_Problem to solve_. Select from the records below every line that has the word "with" in it.
Extracted records: Begin
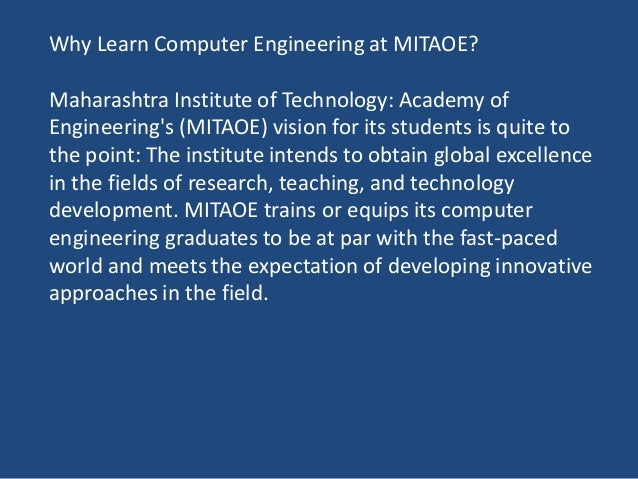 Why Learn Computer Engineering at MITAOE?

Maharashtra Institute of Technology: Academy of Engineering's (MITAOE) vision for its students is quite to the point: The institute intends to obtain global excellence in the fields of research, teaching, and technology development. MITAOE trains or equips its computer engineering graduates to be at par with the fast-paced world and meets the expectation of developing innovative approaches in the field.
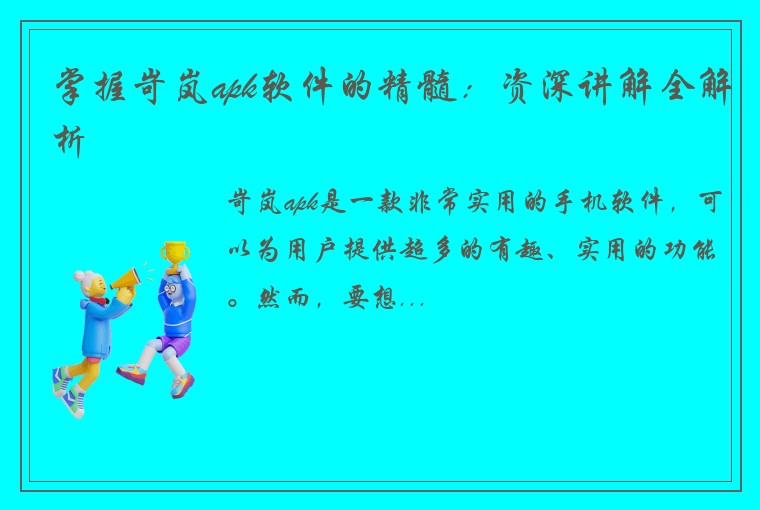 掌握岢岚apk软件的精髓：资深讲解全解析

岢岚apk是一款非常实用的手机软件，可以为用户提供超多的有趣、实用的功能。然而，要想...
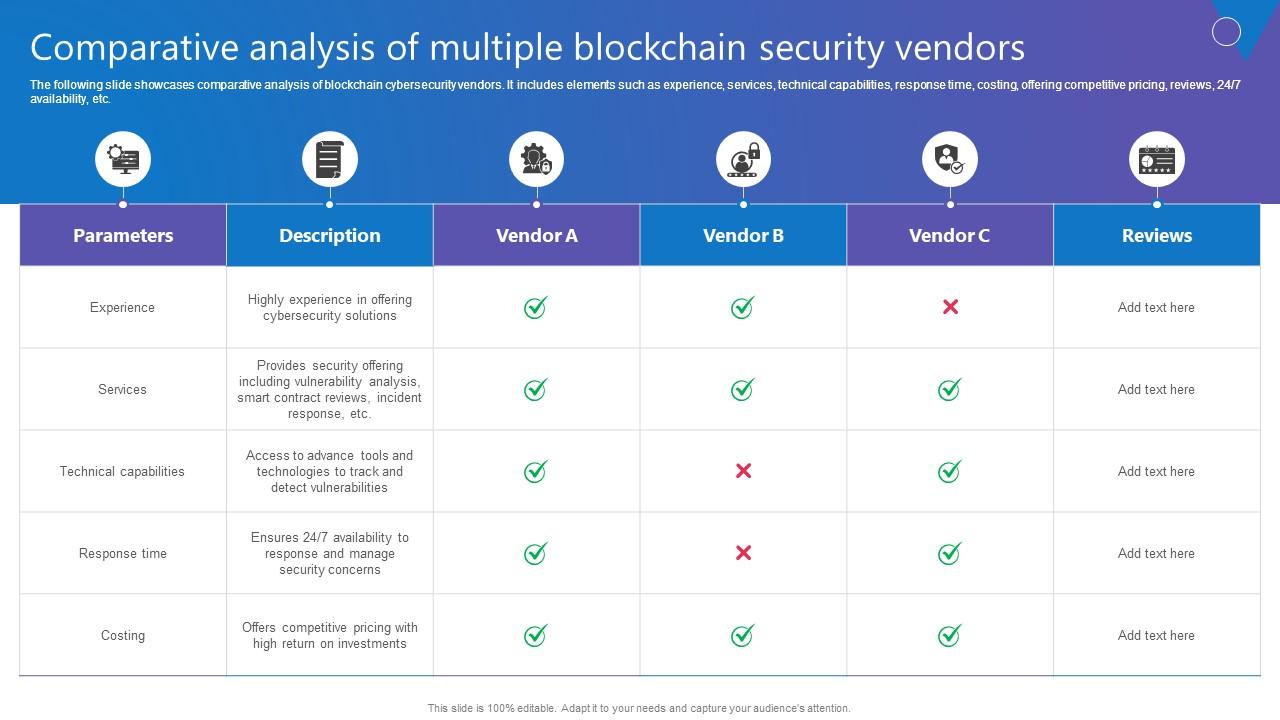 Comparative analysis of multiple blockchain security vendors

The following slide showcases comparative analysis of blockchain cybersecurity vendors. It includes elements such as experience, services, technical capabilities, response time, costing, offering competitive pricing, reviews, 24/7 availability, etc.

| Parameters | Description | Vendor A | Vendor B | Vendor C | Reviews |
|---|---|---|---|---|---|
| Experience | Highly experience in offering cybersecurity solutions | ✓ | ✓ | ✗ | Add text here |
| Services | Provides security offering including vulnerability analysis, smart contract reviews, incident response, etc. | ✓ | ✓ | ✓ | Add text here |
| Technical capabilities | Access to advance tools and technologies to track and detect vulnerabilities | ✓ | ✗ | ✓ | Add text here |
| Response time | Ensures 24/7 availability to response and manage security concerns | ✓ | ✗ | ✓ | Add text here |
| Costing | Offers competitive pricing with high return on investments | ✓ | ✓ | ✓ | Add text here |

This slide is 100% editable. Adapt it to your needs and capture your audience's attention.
Extracted records: End
_Answer space_.
Maharashtra Institute of Technology: Academy of Engineering's (MITAOE) vision for its students is quite to the point: The institute intends to obtain global excellence in the fields of research, teaching, and technology development. MITAOE trains or equips its computer engineering graduates to be at par with the fast-paced world and meets the expectation of developing innovative approaches in the field.
| Costing | Offers competitive pricing with high return on investments | ✓ | ✓ | ✓ | Add text here |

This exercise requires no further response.